Using Acoustic Vibrations as a Method for Implant Insertion Assessment in Total Hip Arthroplasty
Jonathan C. J. Wei,
Willem H. A. Crezee,
Hilda Jongeneel,
Tobias S. A. De Haas,
Wesley L. A. Kool,
Bryan J. Blaauw,
Jenny Dankelman,
Tim Horeman
Affiliations
Jonathan C. J. Wei
Department of BioMechanical Engineering, Faculty of Mechanical, Maritime and Materials Engineering, Delft University of Technology, 2628 CD Delft, The Netherlands
Willem H. A. Crezee
Department of BioMechanical Engineering, Faculty of Mechanical, Maritime and Materials Engineering, Delft University of Technology, 2628 CD Delft, The Netherlands
Hilda Jongeneel
Department of BioMechanical Engineering, Faculty of Mechanical, Maritime and Materials Engineering, Delft University of Technology, 2628 CD Delft, The Netherlands
Tobias S. A. De Haas
Department of BioMechanical Engineering, Faculty of Mechanical, Maritime and Materials Engineering, Delft University of Technology, 2628 CD Delft, The Netherlands
Wesley L. A. Kool
Department of BioMechanical Engineering, Faculty of Mechanical, Maritime and Materials Engineering, Delft University of Technology, 2628 CD Delft, The Netherlands
Bryan J. Blaauw
Department of Orthopaedics, Elkerliek Hospital, 5707 HA Helmond, The Netherlands
Jenny Dankelman
Department of BioMechanical Engineering, Faculty of Mechanical, Maritime and Materials Engineering, Delft University of Technology, 2628 CD Delft, The Netherlands
Tim Horeman
Department of BioMechanical Engineering, Faculty of Mechanical, Maritime and Materials Engineering, Delft University of Technology, 2628 CD Delft, The Netherlands
The success of total hip arthroplasty depends on the experience of the surgeon, and one of the ways the surgeon currently determines the final implant insertion depth is to listen to the change in audible pitch of the hammering sound. We investigated the use of vibration emissions as a novel method for insertion quality assessment. A non-invasive contact microphone-based measurement system for insertion depth estimation, fixation and fracture detection was developed using a simplified in vitro bone/implant (n = 5). A total of 2583 audio recordings were analyzed in vitro to obtain energy spectral density functions. Out of the four main resonant peaks under in vitro conditions, broach insertion depth statistically correlates to increasing 3rd and 4th peak frequencies. Degree of fixation was also observed as higher goodness of fit (0.26–0.78 vs. 0.12–0.51 between two broach sizes, the latter undersized). Finally, however, the moment of fracture could not be predicted. A cadaveric in situ pilot study suggests comparable resonant frequencies in the same order of magnitudes with the bone model. Further understanding of the signal patterns are needed for an early warning system diagnostic system for imminent fractures, bone damage, improving accuracy and quality of future procedures.

**What is required**
Summarize the hip arthroplasty abstract in two sentences.

**Extracted entries**
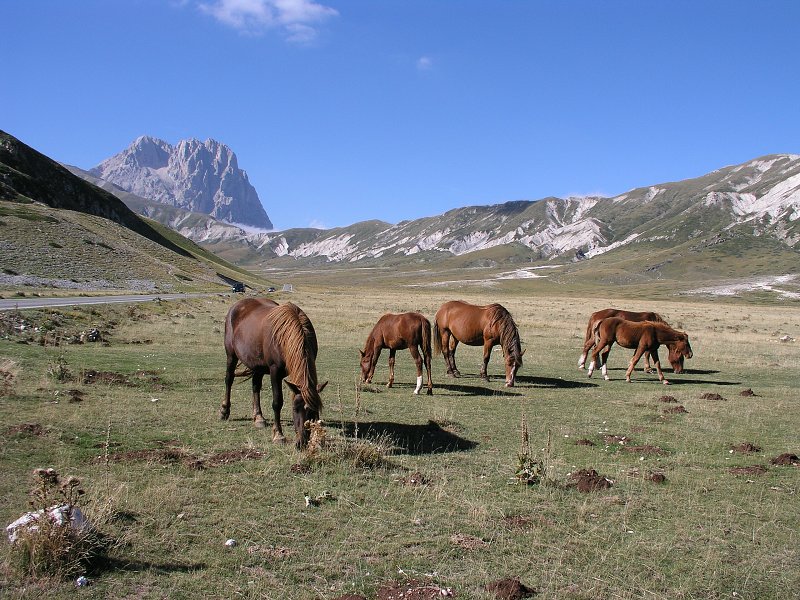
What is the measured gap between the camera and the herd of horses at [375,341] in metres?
9.29

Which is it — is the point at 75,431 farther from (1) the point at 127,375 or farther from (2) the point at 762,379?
(2) the point at 762,379

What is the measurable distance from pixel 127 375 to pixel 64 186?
108m

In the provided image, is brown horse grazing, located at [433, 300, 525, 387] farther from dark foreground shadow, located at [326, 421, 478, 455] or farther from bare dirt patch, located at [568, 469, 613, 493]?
bare dirt patch, located at [568, 469, 613, 493]

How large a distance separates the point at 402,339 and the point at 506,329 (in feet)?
12.0

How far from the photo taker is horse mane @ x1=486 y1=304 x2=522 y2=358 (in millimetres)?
17703

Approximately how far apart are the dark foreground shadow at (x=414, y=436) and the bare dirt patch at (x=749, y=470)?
4349mm

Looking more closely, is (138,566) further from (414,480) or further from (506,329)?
(506,329)

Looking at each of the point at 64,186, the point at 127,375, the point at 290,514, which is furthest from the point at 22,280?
the point at 64,186

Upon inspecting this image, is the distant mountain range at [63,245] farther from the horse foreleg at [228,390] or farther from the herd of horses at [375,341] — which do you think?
the horse foreleg at [228,390]

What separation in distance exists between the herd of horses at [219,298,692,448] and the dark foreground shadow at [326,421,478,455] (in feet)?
3.98

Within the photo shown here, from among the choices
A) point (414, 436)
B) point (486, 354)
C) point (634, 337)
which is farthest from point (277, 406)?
point (634, 337)

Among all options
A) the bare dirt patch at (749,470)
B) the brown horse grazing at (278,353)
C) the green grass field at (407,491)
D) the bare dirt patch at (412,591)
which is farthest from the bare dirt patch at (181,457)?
the bare dirt patch at (749,470)

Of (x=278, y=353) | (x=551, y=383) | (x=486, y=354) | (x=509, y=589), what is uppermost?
(x=278, y=353)

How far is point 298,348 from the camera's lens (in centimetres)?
938
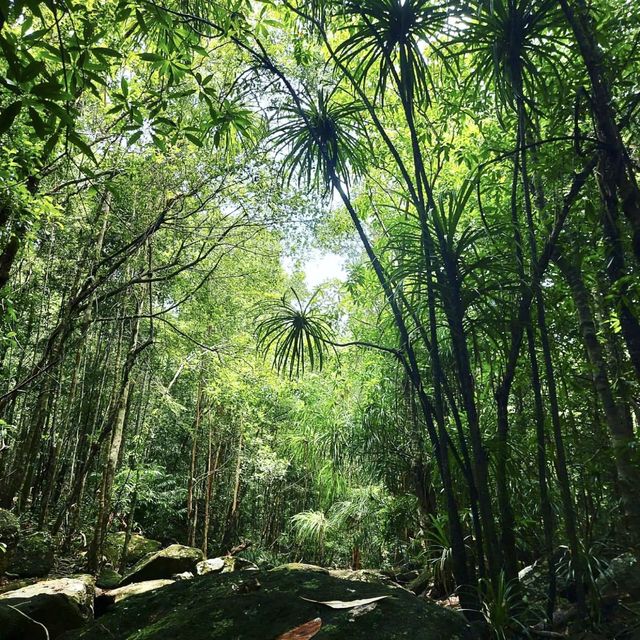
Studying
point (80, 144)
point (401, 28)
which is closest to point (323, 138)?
point (401, 28)

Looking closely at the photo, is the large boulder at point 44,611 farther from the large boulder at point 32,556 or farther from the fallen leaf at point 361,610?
the fallen leaf at point 361,610

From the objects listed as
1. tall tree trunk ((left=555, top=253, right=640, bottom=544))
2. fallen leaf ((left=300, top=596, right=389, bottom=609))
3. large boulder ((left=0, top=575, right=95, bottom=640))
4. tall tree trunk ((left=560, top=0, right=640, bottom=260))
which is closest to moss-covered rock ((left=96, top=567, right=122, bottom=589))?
large boulder ((left=0, top=575, right=95, bottom=640))

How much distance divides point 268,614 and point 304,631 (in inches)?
8.5

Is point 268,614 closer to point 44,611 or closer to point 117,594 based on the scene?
point 44,611

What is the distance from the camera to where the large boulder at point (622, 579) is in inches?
94.3

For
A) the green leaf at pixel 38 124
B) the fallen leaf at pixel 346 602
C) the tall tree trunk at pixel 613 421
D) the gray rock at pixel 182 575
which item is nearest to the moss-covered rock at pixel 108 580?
the gray rock at pixel 182 575

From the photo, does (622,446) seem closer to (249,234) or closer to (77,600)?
(77,600)

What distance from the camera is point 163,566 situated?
547 centimetres

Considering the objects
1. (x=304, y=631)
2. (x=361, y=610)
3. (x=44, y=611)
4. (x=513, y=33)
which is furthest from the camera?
(x=44, y=611)

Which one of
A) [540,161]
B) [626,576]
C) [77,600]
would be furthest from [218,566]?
[540,161]

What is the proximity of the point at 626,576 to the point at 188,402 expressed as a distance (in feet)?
33.3

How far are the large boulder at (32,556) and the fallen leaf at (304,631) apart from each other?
15.1ft

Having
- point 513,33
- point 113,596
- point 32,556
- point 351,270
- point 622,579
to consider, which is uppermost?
point 351,270

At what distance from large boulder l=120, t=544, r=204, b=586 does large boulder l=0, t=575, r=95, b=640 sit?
56.2 inches
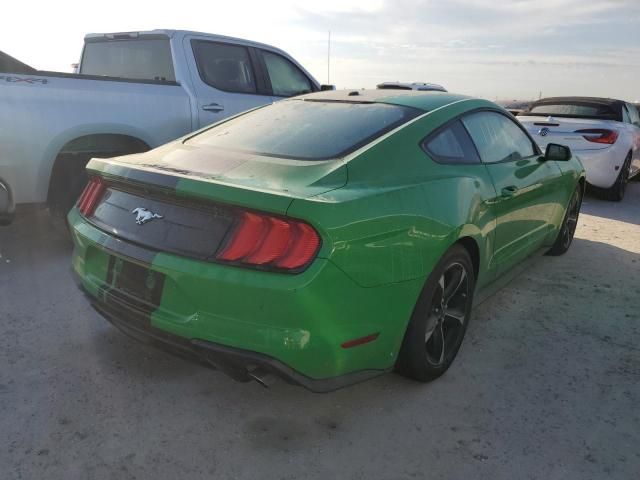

**Response**
A non-invasive contact microphone-based system was developed and 2583 audio recordings from a simplified in vitro bone/implant model were analyzed to test vibration emissions as a way to assess implant insertion in total hip arthroplasty. Broach insertion depth correlated with rising 3rd and 4th peak frequencies, and degree of fixation appeared as higher goodness of fit, but the moment of fracture could not be predicted; a cadaveric pilot study suggested resonant frequencies comparable to those of the bone model.